Commercio in crisi, si recupera con i saldi

07/07/2003


domenica 6 Luglio 2003

LA STAGIONE DEI PREZZI RIDOTTI OFFRE ANCHE ORARI STRAORDINARI DI APERTURA, ECCO LE REGOLE PER NON SBAGLIARE

Commercio in crisi si recupera con i saldi

Già partiti in Lombardia, poi toccherà a Sardegna, Lazio e Piemonte

«Speriamo in una maggiore vivacità». Vigilano le associazioni

dei consumatori che offrono consulenza gratis contro le patacche

Maria Corbi

ROMA
Le «shopping victim» da domani avranno la loro medicina, un’overdose di pacchi e pacchetti da portare a casa. Il saccheggio dei negozi in saldo è un balsamo per l’ansia di molte persone, soprattutto donne, e anche per i bilanci malandati dei commercianti. Una situazione di crisi, come ha sottolineato, durante l’assemblea annuale, il presidente della Confcommercio, Sergio Billè, con il reddito delle famiglie in calo dell’11 per cento e 800 mila imprese «arcistufe di dover tirare la carretta da sole». Si è partiti in Lombardia, seguirà dall’8 luglio la Sardegna, poi a macchia di leopardo le altre regioni, da Lazio e Piemonte fino alla Valle d’Aosta, che per ultima darà il via ai ribassi dell’estate, il 10 agosto.
Le prime previsioni sull’andamento delle vendite sono positive. Secondo la Camera di commercio di Milano, infatti, il 50% dei negozianti milanesi dimostra ottimismo, prevedendo per questo periodo un aumento delle vendite. Ma chi gestisce i negozi non è così sicuro che le cose andranno in questo modo e si limita ad azzardare un andamento stabile delle vendite o addirittura un calo.
Come sempre il settore principe della stagione dei ribassi sarà quello dell’abbigliamento dove i consumi superano i 30 miliardi in Italia, il 22% dei quali si realizza con i saldi sia estivi sia invernali. «La speranza è che rappresentino almeno un momento di maggiore vivacità – dice Renato Borghi, presidente di Federmoda – un recupero che sebbene non consentirà di riprendere ciò che le aziende hanno perso nei primi sei mesi in termini di ricavi, quantomeno interromperà la spirale negativa. Ci aspettiamo un’inversione di tendenza anche se un segnale di ripresa si dovrebbe avere solo nell’autunno-inverno». Quest’anno ci si è messo anche il caldo anticipato a «bruciare» la collezione primaverile, rimasta appesa sulle stampelle. Da aprile si sono comprati solo abiti estivi.
Una corsa a rifarsi il guardaroba, dunque, ma anche ai negozi di accessori e a quelli di elettronica e di elettrodomestici.
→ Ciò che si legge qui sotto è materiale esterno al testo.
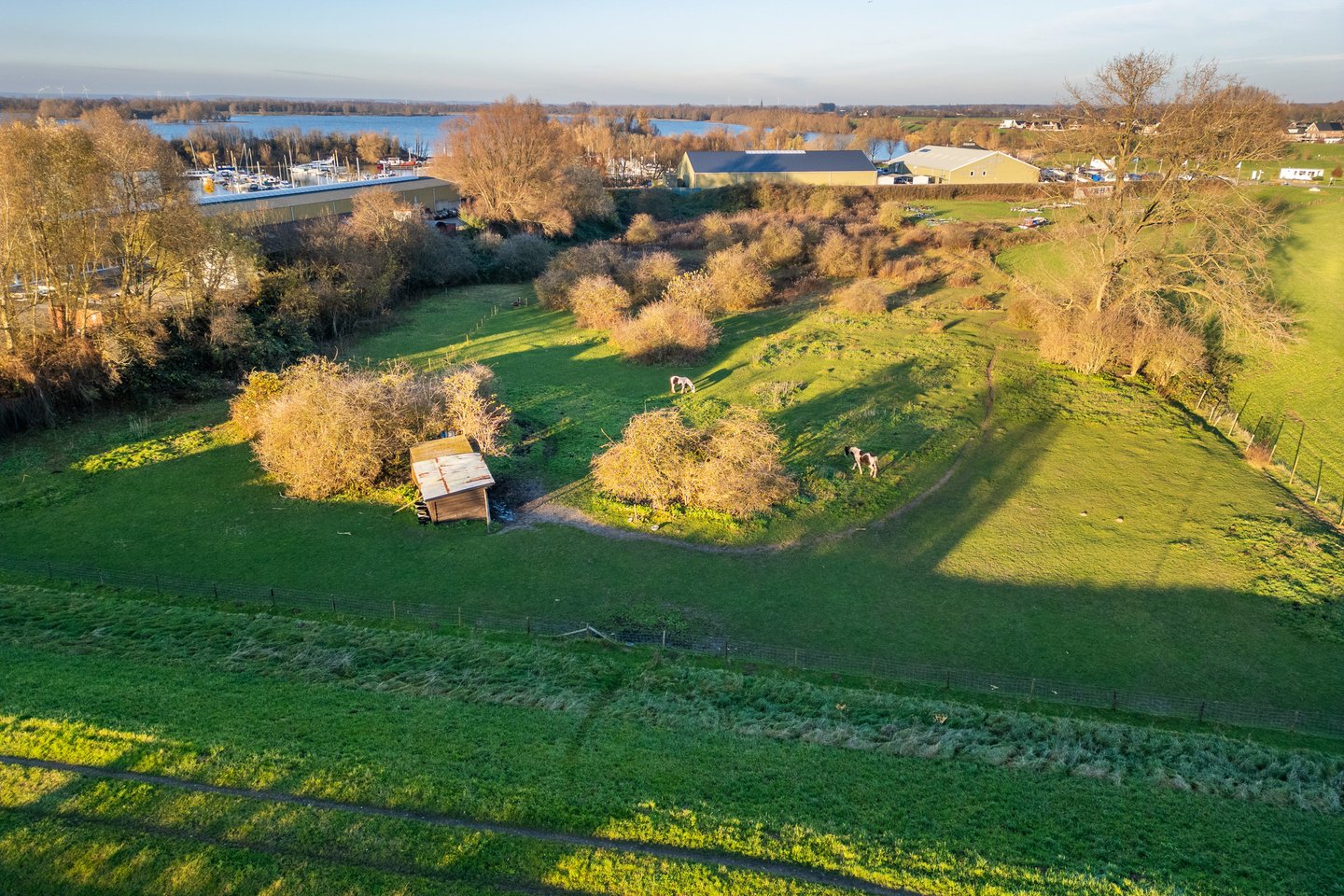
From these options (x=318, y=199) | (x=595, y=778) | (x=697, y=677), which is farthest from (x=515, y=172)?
(x=595, y=778)

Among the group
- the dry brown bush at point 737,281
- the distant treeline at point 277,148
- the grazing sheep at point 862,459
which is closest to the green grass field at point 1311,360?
the grazing sheep at point 862,459

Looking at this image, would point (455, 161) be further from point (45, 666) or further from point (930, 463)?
point (45, 666)

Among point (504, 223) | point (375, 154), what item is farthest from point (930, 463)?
point (375, 154)

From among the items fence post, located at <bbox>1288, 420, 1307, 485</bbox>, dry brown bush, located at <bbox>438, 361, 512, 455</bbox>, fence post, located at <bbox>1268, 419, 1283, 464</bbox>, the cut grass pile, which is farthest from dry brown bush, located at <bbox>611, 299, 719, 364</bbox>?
fence post, located at <bbox>1288, 420, 1307, 485</bbox>

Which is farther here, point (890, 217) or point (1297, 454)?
point (890, 217)

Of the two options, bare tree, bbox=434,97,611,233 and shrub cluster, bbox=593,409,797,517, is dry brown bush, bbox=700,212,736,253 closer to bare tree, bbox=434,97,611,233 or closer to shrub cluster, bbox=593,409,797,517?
bare tree, bbox=434,97,611,233

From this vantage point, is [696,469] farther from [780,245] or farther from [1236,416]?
[780,245]
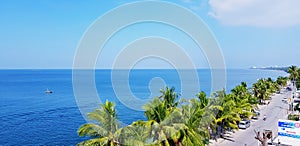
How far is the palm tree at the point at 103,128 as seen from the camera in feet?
50.3

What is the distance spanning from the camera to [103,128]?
15.5 metres

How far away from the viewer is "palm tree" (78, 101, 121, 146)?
1533cm

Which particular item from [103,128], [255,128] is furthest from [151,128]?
[255,128]

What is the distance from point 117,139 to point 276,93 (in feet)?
241

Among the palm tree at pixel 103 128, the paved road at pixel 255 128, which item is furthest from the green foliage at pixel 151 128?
the paved road at pixel 255 128

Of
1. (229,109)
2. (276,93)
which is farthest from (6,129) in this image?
(276,93)

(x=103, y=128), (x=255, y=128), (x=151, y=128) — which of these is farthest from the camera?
(x=255, y=128)

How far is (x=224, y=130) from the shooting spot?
1288 inches

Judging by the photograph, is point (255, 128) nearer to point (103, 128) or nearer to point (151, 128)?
point (151, 128)

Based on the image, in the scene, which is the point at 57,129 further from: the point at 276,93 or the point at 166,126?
the point at 276,93

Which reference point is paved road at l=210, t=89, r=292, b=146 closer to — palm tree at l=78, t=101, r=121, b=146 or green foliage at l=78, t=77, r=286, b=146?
green foliage at l=78, t=77, r=286, b=146

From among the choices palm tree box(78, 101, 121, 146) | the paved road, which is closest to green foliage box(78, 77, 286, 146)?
palm tree box(78, 101, 121, 146)

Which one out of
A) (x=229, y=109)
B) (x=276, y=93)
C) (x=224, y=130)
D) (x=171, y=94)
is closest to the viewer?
(x=171, y=94)

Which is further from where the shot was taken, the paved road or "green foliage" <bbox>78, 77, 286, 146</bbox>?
the paved road
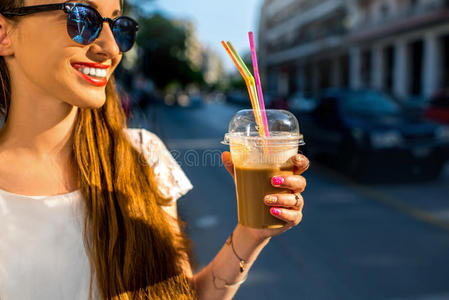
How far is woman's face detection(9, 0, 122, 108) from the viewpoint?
1.28m

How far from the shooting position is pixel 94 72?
134cm

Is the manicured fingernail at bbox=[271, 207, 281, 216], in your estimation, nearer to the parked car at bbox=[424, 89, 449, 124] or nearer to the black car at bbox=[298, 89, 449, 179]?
the black car at bbox=[298, 89, 449, 179]

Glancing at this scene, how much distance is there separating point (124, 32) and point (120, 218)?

E come ogni anno arrivano le regole per non farsi truffare. Perché spesso dalle vetrine scompaiono gli abiti della collezione più recente e riappaiono fondi di magazzino. A vigilare ci sono le associazioni dei consumatori che hanno compilato un decalogo e offrono consulenza gratuita. In realtà basterebbe attenersi a regole di buon senso, come quella che invita a diffidare degli sconti troppo forti ricordando il principio che nessuno ti regala mai niente. E non farsi prendere dall’ingordigia comprando cose inutili.
Anche i negozianti ricordano alcune regole, innanzi tutto quelle relative ai cambi: la possibilità di farlo dopo aver acquistato un capo è generalmente lasciata alla discrezionalità del negoziante, a meno che il prodotto non sia danneggiato o non conforme. In questo caso, ed entro due mesi dalla data della scoperta del difetto, scatta l’obbligo della riparazione o sostituzione del capo e, nel caso questo dovesse essere impossibile, la restituzione dei soldi. Nel periodo dei saldi è a discrezione di chi vende permettere la prova dei vestiti.
Per le «compulsive shopper» le tentazioni non mancheranno e soprattutto saranno amplificate dalle iniziative dei commercianti che in alcune regioni, come in provincia di Torino, hanno deciso aperture straordinarie, alla sera oppure alla domenica con feste e momenti di animazione organizzati nelle strade e nelle piazze. Insomma, «shopping sotto le stelle».